Strengthening FTC Enforcement
In the White Paper, the Administration highlighted the importance of the FTC in maintaining a level playing field by ensuring that businesses adhere to their privacy commitments and punishing those that do not. The Administration stated that a business’s commitment to adhere to a voluntary code of conduct will become enforceable under Section 5 of the FTC Act, analogizing the situation to the FTC’s power to enforce the promises and representations businesses make in their privacy policies. However, the Administration also noted that one of the benefits of adhering to a code of conduct is that in “any enforcement action based on conduct covered by a code, the FTC will consider a company’s adherence to a code favorably.”
Promoting International Interoperability
Referring to the differences in national privacy laws that create challenges for businesses that wish to transfer data across national borders, the Administration stated that it is “critical to the continued growth of the digital economy that they strive to create interoperability between privacy regimes.” The Administration expressed its desire to promote international interoperability by pursing mutual recognition of commercial privacy frameworks, international codes of conduct based on the multi-stakeholder process, and bilateral or multilateral enforcement cooperation.

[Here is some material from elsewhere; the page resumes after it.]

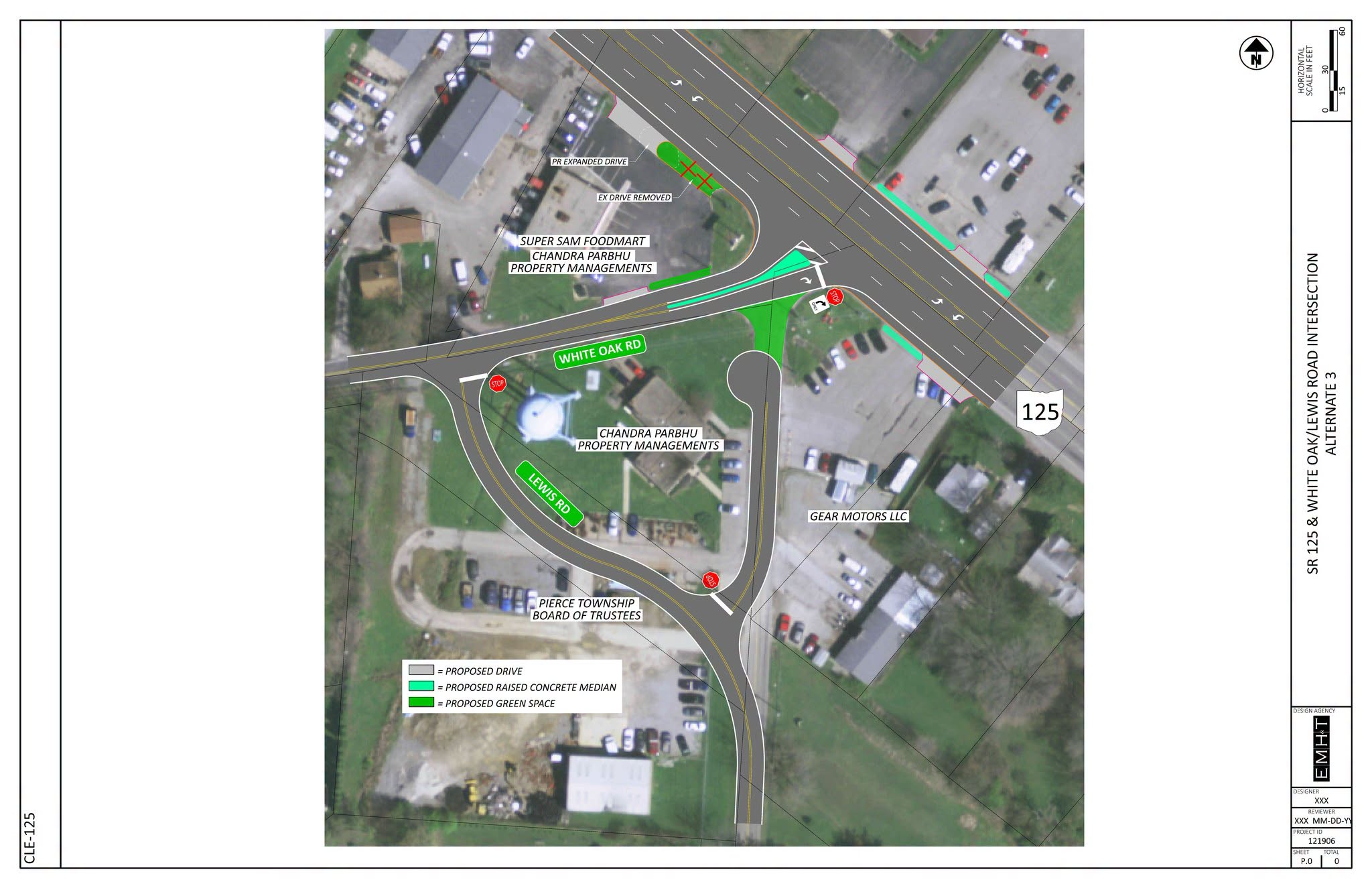 Long-term Alternate 3 design for SR 125 at White Oak and Lewis roads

Calls for Privacy Legislation
At the conclusion of the White Paper, the Administration called on Congress to adopt the Consumer Privacy Bill of Rights and provide the FTC and State Attorneys General with the power to enforce those rights. However, Polonetsky pointed out that it is unlikely that Capitol Hill will act on this suggestion in the short term.

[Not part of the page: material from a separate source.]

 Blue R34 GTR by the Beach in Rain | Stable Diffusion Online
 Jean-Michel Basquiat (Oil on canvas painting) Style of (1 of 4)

In addition, the Administration expressed support for creating a national standard for security breach notification, which would replace the state breach notification laws that are currently enacted in 47 states, the District of Columbia, Puerto Rico, and the Virgin Islands. The Administration noted that the “patchwork of State laws creates significant burdens for companies without much countervailing benefit for consumers.”